* PROVIDED TEXT:
## begin

THEY were two working-class boys from Finsbury Park, who, through trial and endeavour, went on to become masters of TV comedy.

Now Laurence Marks and Maurice Gran’s new book, Shooting the Pilot, describes the long and difficult road to success, and gives tips for today’s young and aspiring television writers.

There’s also a foreword by One Foot in The Grave writer David Renwick.

Speaking to Review, Marks talked about their early rejections and why writers should never give up. Among their creations was Birds of a Feather and the 1980s-90s award-winning political satire New Statesman, starring the late Rik Mayall as MP Alan B’Stard.

This newspaper has previously charted how Marks and Gran met as young teenagers at St John’s Court in Princess Crescent, the council flats where Laurence grew up. Maurice lived just round the corner in Finsbury Park Road.

Tragically, Marks’s father Bernard was one of 43 people who died in the Moorgate tube crash of 1975.

Laurence attended Holloway County school and Maurice Gran went to William Ellis in Highgate.

## end

* SUPPLIED MATERIAL:
## begin

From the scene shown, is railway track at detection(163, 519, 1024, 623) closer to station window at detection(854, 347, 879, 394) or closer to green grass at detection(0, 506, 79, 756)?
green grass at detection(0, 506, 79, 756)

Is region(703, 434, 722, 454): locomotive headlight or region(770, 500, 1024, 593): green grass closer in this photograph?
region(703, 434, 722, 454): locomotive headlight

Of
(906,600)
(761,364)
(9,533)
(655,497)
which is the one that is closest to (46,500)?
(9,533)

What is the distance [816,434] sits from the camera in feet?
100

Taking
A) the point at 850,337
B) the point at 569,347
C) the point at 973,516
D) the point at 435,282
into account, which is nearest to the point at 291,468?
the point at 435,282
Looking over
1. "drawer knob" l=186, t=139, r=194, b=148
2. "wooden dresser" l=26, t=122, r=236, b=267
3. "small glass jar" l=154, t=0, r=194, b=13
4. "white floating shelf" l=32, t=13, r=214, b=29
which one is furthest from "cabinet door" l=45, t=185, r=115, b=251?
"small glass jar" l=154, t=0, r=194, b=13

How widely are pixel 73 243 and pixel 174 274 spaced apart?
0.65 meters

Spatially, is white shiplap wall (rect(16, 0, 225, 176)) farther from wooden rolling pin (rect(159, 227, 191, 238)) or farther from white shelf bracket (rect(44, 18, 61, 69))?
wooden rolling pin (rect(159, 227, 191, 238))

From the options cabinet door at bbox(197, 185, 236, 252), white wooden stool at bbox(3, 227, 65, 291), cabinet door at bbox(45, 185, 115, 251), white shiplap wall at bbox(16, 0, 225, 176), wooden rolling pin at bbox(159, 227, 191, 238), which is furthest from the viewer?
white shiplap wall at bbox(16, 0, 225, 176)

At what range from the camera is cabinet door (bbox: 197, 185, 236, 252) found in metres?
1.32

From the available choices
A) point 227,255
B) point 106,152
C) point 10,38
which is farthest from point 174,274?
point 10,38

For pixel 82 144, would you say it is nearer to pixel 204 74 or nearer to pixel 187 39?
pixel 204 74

## end

* EXERCISE TASK A: List every television program named in the article about Laurence Marks and Maurice Gran.
* EXERCISE TASK B: From the article about Marks and Gran, reproduce the stretch from "This newspaper has" through "Ellis in Highgate.", changing "council flats" to "housing blocks".
* EXERCISE TASK C: Summarize the article about Laurence Marks and Maurice Gran in two sentences.

* EXPECTED ANSWER A:
One Foot in The Grave
Birds of a Feather
New Statesman

* EXPECTED ANSWER B:
This newspaper has previously charted how Marks and Gran met as young teenagers at St John’s Court in Princess Crescent, the housing blocks where Laurence grew up. Maurice lived just round the corner in Finsbury Park Road.

Tragically, Marks’s father Bernard was one of 43 people who died in the Moorgate tube crash of 1975.

Laurence attended Holloway County school and Maurice Gran went to William Ellis in Highgate.

* EXPECTED ANSWER C: Laurence Marks and Maurice Gran, two working-class boys from Finsbury Park who met as young teenagers and went on to create shows such as Birds of a Feather and New Statesman, have written a new book, Shooting the Pilot. The book describes their long and difficult road to success and offers tips for aspiring television writers, and it has a foreword by David Renwick.